The Greek fiscal tragedy next door entered a new phase last week when Prime Minister Papandreou announced the government’s austerity measures, which markets did not buy.

The PM’s speech, involving flashy phrases reeking of symbolism such as “the country must change or sink” or “we must embrace Spartan austerity”, was reminiscent of King Leonidas egging his 300 Spartans on to battle at Thermopylae. Equally encouraging was his admittance that the country’s woes go far beyond public finances.

Even if you dismiss his emphasis on corruption as an attempt to build consensus for unpopular reforms, competitiveness and higher education are two areas begging for reform. Compared to its counterpart across the Aegean, the Turkish Statistical Institute looks like a pillar of integrity, which has led Finance Minister Papaconstantinou to set up an independent statistics agency. Then, why did markets shrug off these gallant efforts and S&P downgrade Greece, following in Fitch’s footsteps?

For one thing, there is a tilt towards rosy estimates of revenue increases and new revenue streams rather than expenditure cuts in the government’s plan. As for the cuts, and most of the measures for that matter, there is worryingly little detail. And despite the PM’s assurances of pay freezes and decreases in allowances for civil servants, there is still talk of public-sector wage hikes in 2010. To add insult to injury, Greece seems to be suffering from lack of credibility.

But Greece is not alone. Italy, Spain and Portugal face a challenging year ahead as well. A case that has been off the markets’ radar for now has been Portugal. With the 2010 budget deliberations finalized in January and with a high rollover program for next year, it is conceivable that Portugal will be the second member of the PIGS to feel debt pains.

Another case of market ignorance, approaching delusion, is Turkey, with the latest budget figures declared positive by almost all the foreign outfits. With the sharp rise in yields earlier in the week having offered tempting buying opportunities, I would have claimed they were simply talking positions were I not such a good-mannered gentleman. While a couple of quick calls to bond traders did confirm large foreign names on the buy side, I’ll just wait for the official statistics.

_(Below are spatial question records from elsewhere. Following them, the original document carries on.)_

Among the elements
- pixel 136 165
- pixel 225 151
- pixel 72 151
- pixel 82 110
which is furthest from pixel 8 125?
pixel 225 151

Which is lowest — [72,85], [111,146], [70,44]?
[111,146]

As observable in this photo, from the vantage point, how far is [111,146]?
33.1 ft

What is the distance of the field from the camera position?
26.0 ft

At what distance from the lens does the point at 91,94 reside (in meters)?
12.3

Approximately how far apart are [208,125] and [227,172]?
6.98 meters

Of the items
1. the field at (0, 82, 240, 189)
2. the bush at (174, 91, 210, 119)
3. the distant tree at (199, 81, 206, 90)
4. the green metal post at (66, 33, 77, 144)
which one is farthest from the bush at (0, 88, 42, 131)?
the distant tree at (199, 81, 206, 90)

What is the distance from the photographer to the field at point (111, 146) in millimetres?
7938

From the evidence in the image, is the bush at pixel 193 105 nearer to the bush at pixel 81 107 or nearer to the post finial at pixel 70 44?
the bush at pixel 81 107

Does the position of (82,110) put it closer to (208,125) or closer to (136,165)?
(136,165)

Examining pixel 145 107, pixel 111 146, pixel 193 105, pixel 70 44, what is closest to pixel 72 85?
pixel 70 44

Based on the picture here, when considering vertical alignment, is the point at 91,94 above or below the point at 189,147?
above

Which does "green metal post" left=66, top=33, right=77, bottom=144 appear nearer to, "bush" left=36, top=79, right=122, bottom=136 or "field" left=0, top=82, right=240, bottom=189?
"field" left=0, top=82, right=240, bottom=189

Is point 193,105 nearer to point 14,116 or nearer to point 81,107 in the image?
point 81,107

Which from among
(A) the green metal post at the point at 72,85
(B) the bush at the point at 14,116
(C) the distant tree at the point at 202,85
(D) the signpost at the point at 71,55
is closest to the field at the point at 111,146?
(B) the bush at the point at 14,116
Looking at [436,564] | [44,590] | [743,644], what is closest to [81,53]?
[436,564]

To move from the trees to the forest, as Barclays Capital highlights in a recent note, the IMF, OECD and European Commission have identified that successful fiscal consolidation depends upon current expenditure cuts as opposed to revenue increases, including social spending, sometimes accompanied with a fiscal rule or multi-year target.

In practice, as BarCap notes, this implies that civil servant wage and social benefits cuts as well as pension reforms are key elements of successful fiscal adjustment. On the other hand, adjustments that would rely solely on duty hikes, indirect tax increases, fiscal fraud measures, or “savings” without any specification are unlikely to qualify as rigorous.

When you look at fiscal consolidation efforts through these lenses, it becomes clear that Latvia, Hungary and Romania are on the right path. And despite Papaconstantinou’s claim to the Financial Times that the Greek deficit reduction plan was more aggressive than Ireland’s, the latter surely wins more check based on the criteria above.

And this is also exactly where the 2010 Turkish budget gets it all wrong with its knockoff fiscal measures and over-optimistic revenue projections. Moody’s recently warned that 2010 could be the year of sovereign risk if developed countries could not get the timing of exit strategies right.

If that happens, Turkey could easily find itself at the PIGS’ tails.